We continued a podcast launched by the 2021 Aalto-Helsinki team. In our podcast episodes we aimed to share the knowledge about iGEM, synthetic biology and how a student-led research project can work. We had discussions with our team leaders about leading a project and team members about our project in general. We also met last year's leader Sally Chestnut and interviewed her experience and got good tips from her for the rest of our year. Our podcast can be found here.

  • Spotify podcast logo


Presentation at the Science Basement

Together with the Aboa team, we presented our project in Science basement, which is a Helsinki-based scientific community that offers a discussion and networking platform for early career scientists across all disciplines. In our 30-minute presentation, we first introduced the overall sub-field of synthetic biology before delving into each of our projects as an application example: Therapeutics for us, and Agriculture for the Aboa team. The presentation was followed by a Q&A session from fellow scientists eager to learn about the techniques we used in-lab and what markets our projects could tap into.

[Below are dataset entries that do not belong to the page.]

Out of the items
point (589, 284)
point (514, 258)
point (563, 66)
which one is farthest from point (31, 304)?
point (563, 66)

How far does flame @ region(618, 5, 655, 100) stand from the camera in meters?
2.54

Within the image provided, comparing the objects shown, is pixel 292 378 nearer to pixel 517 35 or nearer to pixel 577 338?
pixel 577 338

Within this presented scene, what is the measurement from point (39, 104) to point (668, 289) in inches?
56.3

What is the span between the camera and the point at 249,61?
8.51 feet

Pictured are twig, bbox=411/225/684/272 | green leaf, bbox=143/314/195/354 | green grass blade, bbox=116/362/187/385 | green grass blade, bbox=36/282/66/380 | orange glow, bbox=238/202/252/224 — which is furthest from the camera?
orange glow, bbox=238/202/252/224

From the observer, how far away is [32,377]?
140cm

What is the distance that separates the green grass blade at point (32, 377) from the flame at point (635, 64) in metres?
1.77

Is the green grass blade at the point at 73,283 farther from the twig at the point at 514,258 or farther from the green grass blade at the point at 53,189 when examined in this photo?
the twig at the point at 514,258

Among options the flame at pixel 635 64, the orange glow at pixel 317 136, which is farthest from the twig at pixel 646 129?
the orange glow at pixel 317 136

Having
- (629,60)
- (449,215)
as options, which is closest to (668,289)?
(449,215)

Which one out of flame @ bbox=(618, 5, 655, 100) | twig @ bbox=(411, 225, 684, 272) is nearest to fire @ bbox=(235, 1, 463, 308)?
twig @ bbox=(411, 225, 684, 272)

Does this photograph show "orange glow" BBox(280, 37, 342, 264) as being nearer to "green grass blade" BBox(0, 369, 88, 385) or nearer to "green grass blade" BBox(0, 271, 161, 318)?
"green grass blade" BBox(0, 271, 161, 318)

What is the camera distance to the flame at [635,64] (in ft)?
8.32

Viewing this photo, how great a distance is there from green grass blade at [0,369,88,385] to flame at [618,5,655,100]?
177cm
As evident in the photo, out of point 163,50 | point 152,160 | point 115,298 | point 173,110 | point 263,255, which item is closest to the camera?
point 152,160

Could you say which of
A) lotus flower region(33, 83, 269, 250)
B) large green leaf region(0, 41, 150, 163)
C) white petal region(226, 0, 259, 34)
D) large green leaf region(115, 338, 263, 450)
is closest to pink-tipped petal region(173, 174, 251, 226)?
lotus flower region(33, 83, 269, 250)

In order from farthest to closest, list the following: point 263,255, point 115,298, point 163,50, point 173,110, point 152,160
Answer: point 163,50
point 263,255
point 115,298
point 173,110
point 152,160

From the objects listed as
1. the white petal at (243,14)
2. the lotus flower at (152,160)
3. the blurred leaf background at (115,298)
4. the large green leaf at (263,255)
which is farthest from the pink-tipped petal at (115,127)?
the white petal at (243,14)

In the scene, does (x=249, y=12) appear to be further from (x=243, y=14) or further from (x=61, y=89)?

Entrepreneurship Presentation at Slush

We will be pitching our project at a side event of Slush Helsinki at the end of November to showcase innovative student projects. Slush is the world's leading startup event, where start-ups come together with investors and other founders. The conference is a perfect mix of inspirational discussions, meetings, pitches and possibilities to form connections. Our team will present our project, Qblock, in the Slush side-event, Y Science. For the pitch competition, we present our project in the light of how synthetic biology products can become a future business venture. After the pitch, the jury will be able to ask questions about our project.

International Biology Olympiad

The International Biology Olympiad is an international biology competition for high school students. The 10 most motivated students in Finland are chosen for a year-long prep course for the competition, before four of them are chosen to participate in the competition. In the beginning of August they had a training week in Aalto University's premises. We introduced them briefly to the world of synthetic biology and our project, giving them insight to what studying biosciences on a higher level could mean. The students were also able to ask us questions about our studies and how the transition from high school to university works.

Our aim was to inspire and encourage the students to continue to pursue a career in science, giving them an opportunity to ask questions about our studies. In our presentation we gave them peaks into the more advanced concepts of our project, explaining in more detail the reasons behind our decisions. We had great discussions with the students and found new ways to explain our project.

University course presentations

We have been presenting our project and iGEM to university level students through short presentations during relevant courses. During the spring we presented our project to a synthetic biology course. In the autumn we have been presenting our work to the first year students of different master programs at the University of Helsinki. Through these presentations we hope to get more applications for the next year's team.